Santiago de Compostela, in northern Spain, is considered to be the resting place of St James' remains, at the end of El Camino de Santiago, the Way of St James pilgrim route. Today, the city should be filled with pilgrims, celebrating the patron saint of pilgrims; remembering before God their own journey not only to the cathedral of St James but the bigger journey through life; remembering before God those who have journeyed alongside them and gone ahead; pausing to give thanks and to rededicate themselves before setting out again, on the journey home, on the onward journey through life.
Today, the city should be filled with pilgrims, those who know that life is not a stroll in the park, that it takes discipline, and camaraderie, to keep going; and yet who know that we are rewarded with unmerited gifts, breath-taking beauty, the kindness of strangers. Those who have thankful hearts, and calloused hands and feet.
Today, Santiago de Compostela will experience all this; but subdued, mourning and joy hand-in-hand. For 78 people, their pilgrimage is ended, not in Santiago but with St James himself, waiting within the love of God for the restoration of all things. More of their fellow travellers may yet join them. People who waved loved ones behind and set out from home, not to return. People who travelled with loved ones, only to go on before them.
Today is a reminder that we do not know when our earthly pilgrimage will end. It may be tomorrow, or around many more bends on the Way. For those who, with St James, follow in the footsteps of Jesus, death is not our end; but when heaven and earth are made new, and reconciled, we shall no longer be pilgrims: we shall be citizens, at home.
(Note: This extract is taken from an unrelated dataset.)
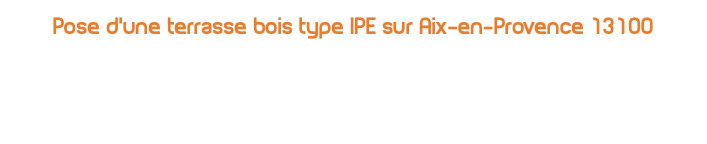 Pose d'une terrasse bois type IPE sur Aix-en-Provence 13100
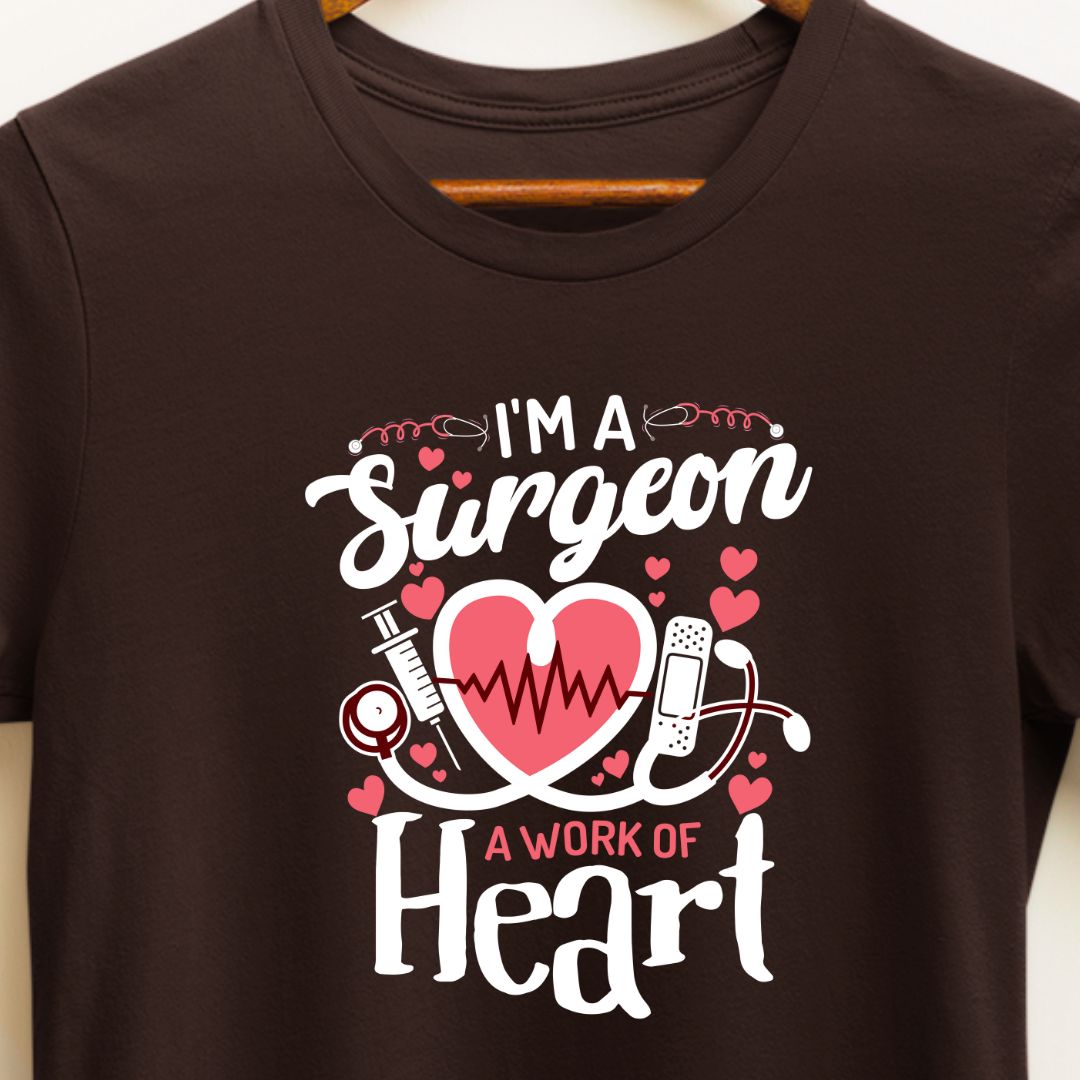 Surgeon: A Work of Heart T-Shirt - Honoring Surgical Heroes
If we are to journey, as those who do not know when or where our journey will end, we must go lightly - quick to bless others and entrust them to God's care; quick to ask forgiveness where we have caused offence, and to forgive where others have offended us. We will need a staff to lean on and a water-bottle, to be refilled regularly at wayside wells: images of the empowering and life-giving Holy Spirit, and of our need for Spirit-led rhythms of activity and rest. And we will need the humility to trust ourselves, under God, to the hospitality of those we do not know.
May the Feast of St James nourish you on your pilgrimage. St James, pray for us.